The album cover features a hand-sketched profile of a bikini-clad woman diving with her mutilated arms stretched back with blood floating out of the stumps where her hands presumably used to be. Most of the lyrics feature violent imagery that express, among other things, disgust over corruption (the bouncy “Nightmary”) and vengeance against injustice (the walloping “Had a Dream” and the curdling “Chunks”).

To varying degrees, Hatfield has always mixed the personal with the political in her work. 2017’s Pussycat addressed predatory men, the political climate, and predatory men working in politics. And blood is certainly nothing new. Hatfield’s first official studio album, released nearly 30 years ago, Hey Babe, featured the ultra-catchy “Nirvana” with the lyrics, “I slam my hand in the car door/ I scream ‘til I could scream no more/ bloody and mean and rotten to the core.”

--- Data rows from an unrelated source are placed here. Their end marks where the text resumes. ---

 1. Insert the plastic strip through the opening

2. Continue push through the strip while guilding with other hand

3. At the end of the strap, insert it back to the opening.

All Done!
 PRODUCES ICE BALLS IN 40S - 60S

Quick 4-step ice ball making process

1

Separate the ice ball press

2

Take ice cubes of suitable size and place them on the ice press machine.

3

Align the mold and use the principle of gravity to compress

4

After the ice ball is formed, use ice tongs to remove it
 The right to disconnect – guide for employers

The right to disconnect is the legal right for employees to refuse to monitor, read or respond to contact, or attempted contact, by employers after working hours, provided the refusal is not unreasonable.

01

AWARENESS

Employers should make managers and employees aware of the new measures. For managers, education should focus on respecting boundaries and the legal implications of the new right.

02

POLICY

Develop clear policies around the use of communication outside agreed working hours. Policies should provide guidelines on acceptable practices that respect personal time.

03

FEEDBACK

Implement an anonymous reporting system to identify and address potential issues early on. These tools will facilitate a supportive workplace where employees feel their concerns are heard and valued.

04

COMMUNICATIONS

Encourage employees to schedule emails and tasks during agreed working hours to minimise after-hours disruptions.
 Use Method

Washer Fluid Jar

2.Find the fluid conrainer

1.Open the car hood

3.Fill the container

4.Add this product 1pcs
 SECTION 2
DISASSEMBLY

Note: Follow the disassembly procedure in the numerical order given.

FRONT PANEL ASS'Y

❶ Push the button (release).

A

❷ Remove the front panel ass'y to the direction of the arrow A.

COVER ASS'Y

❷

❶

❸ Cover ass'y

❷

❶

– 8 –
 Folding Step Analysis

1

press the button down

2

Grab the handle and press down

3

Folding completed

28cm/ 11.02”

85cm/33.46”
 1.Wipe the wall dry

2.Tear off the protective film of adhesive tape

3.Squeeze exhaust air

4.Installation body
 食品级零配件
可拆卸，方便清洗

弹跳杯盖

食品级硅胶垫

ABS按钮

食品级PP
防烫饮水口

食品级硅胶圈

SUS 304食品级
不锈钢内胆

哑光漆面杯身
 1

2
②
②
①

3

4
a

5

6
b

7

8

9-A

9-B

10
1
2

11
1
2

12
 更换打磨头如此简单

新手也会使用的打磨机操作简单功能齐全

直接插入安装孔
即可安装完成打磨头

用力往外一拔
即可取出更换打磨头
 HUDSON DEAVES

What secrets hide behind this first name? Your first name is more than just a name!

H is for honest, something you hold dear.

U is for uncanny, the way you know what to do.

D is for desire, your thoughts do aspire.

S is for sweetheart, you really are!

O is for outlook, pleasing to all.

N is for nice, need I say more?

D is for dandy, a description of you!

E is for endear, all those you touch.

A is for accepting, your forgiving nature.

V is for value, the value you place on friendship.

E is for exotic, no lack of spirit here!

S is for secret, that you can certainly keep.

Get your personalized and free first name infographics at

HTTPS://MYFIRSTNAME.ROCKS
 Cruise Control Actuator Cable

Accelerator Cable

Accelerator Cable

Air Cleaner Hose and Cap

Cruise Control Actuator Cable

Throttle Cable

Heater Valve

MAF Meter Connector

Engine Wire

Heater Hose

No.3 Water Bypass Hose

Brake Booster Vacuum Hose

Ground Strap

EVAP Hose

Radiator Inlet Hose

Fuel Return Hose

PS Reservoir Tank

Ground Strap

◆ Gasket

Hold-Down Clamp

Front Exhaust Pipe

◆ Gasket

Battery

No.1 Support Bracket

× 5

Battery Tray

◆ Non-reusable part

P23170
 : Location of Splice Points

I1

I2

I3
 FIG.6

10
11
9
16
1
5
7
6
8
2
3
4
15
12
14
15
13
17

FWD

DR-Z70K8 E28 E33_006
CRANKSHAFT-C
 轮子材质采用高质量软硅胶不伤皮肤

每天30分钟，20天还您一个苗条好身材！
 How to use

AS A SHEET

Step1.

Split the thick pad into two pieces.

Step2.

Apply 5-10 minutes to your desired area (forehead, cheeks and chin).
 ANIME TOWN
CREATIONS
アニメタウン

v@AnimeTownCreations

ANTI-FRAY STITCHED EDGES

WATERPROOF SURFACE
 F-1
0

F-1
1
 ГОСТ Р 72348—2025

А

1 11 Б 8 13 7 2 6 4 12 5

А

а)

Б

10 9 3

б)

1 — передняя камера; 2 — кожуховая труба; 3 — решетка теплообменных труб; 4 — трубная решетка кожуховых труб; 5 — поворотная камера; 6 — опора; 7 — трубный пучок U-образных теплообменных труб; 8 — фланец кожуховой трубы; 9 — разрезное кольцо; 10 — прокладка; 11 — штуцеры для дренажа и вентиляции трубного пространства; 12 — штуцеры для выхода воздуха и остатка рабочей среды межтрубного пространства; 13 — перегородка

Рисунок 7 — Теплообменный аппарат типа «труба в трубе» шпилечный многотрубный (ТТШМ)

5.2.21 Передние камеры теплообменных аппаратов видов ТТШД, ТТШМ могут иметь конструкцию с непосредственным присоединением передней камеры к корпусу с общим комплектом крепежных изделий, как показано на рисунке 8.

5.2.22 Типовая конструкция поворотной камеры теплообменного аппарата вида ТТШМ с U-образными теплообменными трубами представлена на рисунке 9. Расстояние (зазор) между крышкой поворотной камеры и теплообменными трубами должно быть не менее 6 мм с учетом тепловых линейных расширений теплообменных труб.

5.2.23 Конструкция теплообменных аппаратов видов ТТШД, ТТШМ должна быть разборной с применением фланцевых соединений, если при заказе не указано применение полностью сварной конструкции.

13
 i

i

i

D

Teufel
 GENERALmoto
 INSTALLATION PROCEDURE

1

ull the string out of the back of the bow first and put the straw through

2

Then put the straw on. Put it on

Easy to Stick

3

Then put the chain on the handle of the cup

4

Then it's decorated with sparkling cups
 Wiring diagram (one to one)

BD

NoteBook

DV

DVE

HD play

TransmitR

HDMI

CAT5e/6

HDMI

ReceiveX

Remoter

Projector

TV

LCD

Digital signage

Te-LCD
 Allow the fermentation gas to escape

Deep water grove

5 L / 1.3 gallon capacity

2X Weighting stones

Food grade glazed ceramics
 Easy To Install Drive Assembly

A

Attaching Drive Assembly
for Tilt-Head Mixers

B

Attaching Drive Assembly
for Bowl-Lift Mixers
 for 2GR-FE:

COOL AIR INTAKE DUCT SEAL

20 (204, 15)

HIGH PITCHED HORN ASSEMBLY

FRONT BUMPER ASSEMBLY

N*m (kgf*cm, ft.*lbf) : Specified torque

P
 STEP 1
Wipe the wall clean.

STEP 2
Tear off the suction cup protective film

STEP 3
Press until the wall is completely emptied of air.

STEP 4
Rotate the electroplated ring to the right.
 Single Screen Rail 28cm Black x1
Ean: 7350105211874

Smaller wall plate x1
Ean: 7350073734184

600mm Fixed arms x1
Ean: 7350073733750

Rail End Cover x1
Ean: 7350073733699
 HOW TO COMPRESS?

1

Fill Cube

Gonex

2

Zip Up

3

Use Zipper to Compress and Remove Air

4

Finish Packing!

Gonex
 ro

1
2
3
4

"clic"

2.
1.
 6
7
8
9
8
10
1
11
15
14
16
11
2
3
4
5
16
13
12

Lest you think Hatfield is engaging in black-and-white (oops, I mean binary) thinking, think again. The third from the last track (and first single) “Mouthful of Blood” addresses the lack of nuance, group think, and cancel culture pervading our society over a bright ‘70s chord progression. It starts, “If I say what I want to say/ it just might get me killed/ there’s no freedom in expression/ and I don’t think I will” and the chorus succinctly says it all, “I bite my tongue/ my mouth’s full of blood.” Cathartic and melodic, Blood satisfies on many levels.